Glickman, the daughter of California pictorialist photographer Irving Bennett Ellis, studied at UCLA, the Maine Photographic Workshop, and the Maine College of Art. Her interest in Holocaust-related images began in the early 1980s, when she volunteered at the Martyrs Memorial Museum of the Holocaust in Los Angeles. She took portraits of survivors, including Elie Wiesel, and photographed the museum's artifacts.

In 1988, she photographed sites where millions of Jews were exterminated. In 1992, the Thanks to Scandinavia Foundation commissioned Glickman to photograph Danish resistance leaders, rescuers, survivors, and sites relating to the Danish resistance (the subject of the show on display through April 23 in the Nott Memorial).

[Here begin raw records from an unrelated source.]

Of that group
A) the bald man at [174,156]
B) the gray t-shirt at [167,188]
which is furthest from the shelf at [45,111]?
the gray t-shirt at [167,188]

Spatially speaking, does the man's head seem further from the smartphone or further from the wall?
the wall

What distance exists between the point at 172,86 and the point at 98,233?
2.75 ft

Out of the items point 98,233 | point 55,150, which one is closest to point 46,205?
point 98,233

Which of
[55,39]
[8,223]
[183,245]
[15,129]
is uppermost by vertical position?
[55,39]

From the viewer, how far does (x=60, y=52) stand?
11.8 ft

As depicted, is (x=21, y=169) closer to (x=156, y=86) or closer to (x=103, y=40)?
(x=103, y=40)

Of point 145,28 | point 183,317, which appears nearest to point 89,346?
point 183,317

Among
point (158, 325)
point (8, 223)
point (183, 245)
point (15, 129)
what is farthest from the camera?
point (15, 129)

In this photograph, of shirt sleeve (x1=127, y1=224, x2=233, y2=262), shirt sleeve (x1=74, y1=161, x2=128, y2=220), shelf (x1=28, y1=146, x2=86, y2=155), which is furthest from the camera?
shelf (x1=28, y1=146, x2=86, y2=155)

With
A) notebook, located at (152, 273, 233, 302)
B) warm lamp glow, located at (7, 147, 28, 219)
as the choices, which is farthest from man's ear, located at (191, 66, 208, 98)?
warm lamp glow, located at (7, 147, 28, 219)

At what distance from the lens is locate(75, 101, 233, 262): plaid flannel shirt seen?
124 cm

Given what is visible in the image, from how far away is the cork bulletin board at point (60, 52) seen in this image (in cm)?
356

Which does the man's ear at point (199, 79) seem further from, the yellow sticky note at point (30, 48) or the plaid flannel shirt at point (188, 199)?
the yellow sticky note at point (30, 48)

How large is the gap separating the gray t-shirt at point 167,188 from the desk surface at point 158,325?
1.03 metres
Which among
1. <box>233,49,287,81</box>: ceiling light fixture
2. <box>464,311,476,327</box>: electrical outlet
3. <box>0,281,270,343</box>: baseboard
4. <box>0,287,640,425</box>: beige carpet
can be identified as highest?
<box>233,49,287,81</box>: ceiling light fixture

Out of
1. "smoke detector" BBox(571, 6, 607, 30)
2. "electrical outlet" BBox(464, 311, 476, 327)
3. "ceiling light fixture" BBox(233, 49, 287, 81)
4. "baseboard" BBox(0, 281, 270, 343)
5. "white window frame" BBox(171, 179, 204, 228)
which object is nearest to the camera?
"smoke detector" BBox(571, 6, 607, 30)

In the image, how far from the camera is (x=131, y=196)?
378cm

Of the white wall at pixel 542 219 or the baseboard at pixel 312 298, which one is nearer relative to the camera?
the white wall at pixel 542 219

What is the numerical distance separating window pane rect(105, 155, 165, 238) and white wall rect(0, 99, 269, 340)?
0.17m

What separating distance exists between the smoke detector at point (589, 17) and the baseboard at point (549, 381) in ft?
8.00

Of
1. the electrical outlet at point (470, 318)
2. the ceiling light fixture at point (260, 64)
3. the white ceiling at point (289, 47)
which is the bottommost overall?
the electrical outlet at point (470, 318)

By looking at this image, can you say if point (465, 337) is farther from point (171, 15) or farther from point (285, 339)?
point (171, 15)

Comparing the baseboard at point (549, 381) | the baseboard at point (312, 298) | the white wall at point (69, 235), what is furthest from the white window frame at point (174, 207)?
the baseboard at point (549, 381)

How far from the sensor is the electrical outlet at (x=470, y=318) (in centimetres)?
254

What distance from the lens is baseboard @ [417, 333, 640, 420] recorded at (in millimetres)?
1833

Her awards include Fellowship Distinction, the highest honor awarded by the Royal Photographic Society of Great Britain. She is affiliated with Howard Greenberg Gallery, New York. Glickman's work is represented in over 200 private collections as well as the Whitney Museum of American Art; the United States Holocaust Memorial Museum, Washington, D.C.; the Jewish Museum, New York; and the Denver Art Museum. Glickman's images have been published in over 100 periodicals and books, including The Royal Photographic Society Journal, The New York Times, Art News, and Art Pictorialist Photographer.

“Although I was familiar with this tragic period and had photographed Holocaust-related subject matter for over 10 years, it wasn't until I had stood inside Auschwitz for that first time that this work become personal, real, and immediate,” Glickman said.

Lessons for Humanity is presented by Union College and the Holocaust Survivors and Friends Education Center. Major support is provided by an anonymous donor from the Union College family.